P>Agora a minha reacção intestinal ao Kondo e aos Minimalistas fosse que tudo parecia um pouco conveniente demais: bastava ordenar através da sua casa ou ouvir um podcast, e a felicidade, satisfação e paz de espírito podiam ser todas suas. Era uma solução tão vaga que podia ser aplicada a qualquer pessoa e a qualquer coisa. Podia usar o método Kondo para o seu armário, a sua conta no Facebook ou o seu namorado. O minimalismo também parecia por vezes ser uma forma de individualismo, uma desculpa para se colocar em primeiro lugar pensando, não devia ter de lidar com esta pessoa, lugar ou coisa porque não se enquadra na minha visão do mundo. A nível económico, era um mandamento viver em segurança dentro dos seus meios versus perseguir aspirações sonhadoras ou dar um salto de fé – não uma doutrina particularmente inspiradora.
Minimalismo, vim a pensar, não é necessariamente uma escolha pessoal voluntária, mas uma inevitável mudança social e cultural em resposta à experiência de viver durante os anos 2000. Até ao século XX, a acumulação material e a estabilidade faziam sentido como formas de segurança. Se fosse proprietário da sua casa e da sua terra, ninguém poderia tirá-la de si. Se tivesse ficado com uma empresa ao longo da sua carreira, seria um seguro contra períodos de instabilidade económica futura, quando esperava que o seu empregador o protegesse.

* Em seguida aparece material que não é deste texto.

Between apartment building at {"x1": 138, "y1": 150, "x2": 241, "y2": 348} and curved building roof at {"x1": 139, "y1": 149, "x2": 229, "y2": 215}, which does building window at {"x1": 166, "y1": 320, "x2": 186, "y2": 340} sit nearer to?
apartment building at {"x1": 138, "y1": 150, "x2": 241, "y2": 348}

p>P>Agora um pouco disto parece verdadeiro. A percentagem de trabalhadores que são freelance em vez de assalariados cresce todos os anos. Os preços das casas são proibitivos em qualquer lugar com um mercado de trabalho forte. A desigualdade económica é mais grave do que nunca na era moderna. Para piorar ainda mais a situação, a maior riqueza provém agora da acumulação de capital invisível, não de material físico: capital inicial, acções e contas bancárias offshore abertas para evitar impostos. Como salienta o economista francês Thomas Piketty, estes bens imateriais crescem em valor muito mais rapidamente do que os salários. Isto é, se tiver a sorte de ter um salário em primeiro lugar. Entretanto, a crise segue-se à crise e a mobilidade sente-se agora mais segura do que ser estática, outra razão pela qual possuir menos parece cada vez mais atractivo.
A atitude minimalista fala da sensação de que todos os aspectos da vida se tornaram incessantemente mercantilizados. Comprar artigos desnecessários na Amazon com cartões de crédito é uma forma rápida e fácil de exercer algum sentimento de controlo sobre o nosso ambiente precário. As marcas vendem-nos carros, televisões, smartphones e outros produtos (muitas vezes em empréstimos que inflacionam os seus custos) como se fossem resolver os nossos problemas. Através de livros, podcasts e objectos desenhados, a própria ideia de minimalismo também foi mercantilizada.
Se eu sou minimalista, então, é por defeito. No apartamento de Nova Iorque onde vivi enquanto escrevia isto, podia olhar à minha volta e contar os objectos que me pertenciam. Não o sofá, a cama, a televisão, a consola ou a mesa de jantar, que vieram do meu único companheiro de quarto. Apenas uma secretária e uma estante que continha a maior parte das coisas de que gostava: livros, papéis e algumas peças de arte. A menos que se seja rico ou criativo o suficiente para ter muito espaço, há duas respostas para viver em Nova Iorque: uma é ocupar demasiado um espaço minúsculo que eventualmente se torna insuportável, a outra é viver como um minimalista. Sem caves, armários de reserva ou quartos extra para guardar coisas, é sempre Kondoing.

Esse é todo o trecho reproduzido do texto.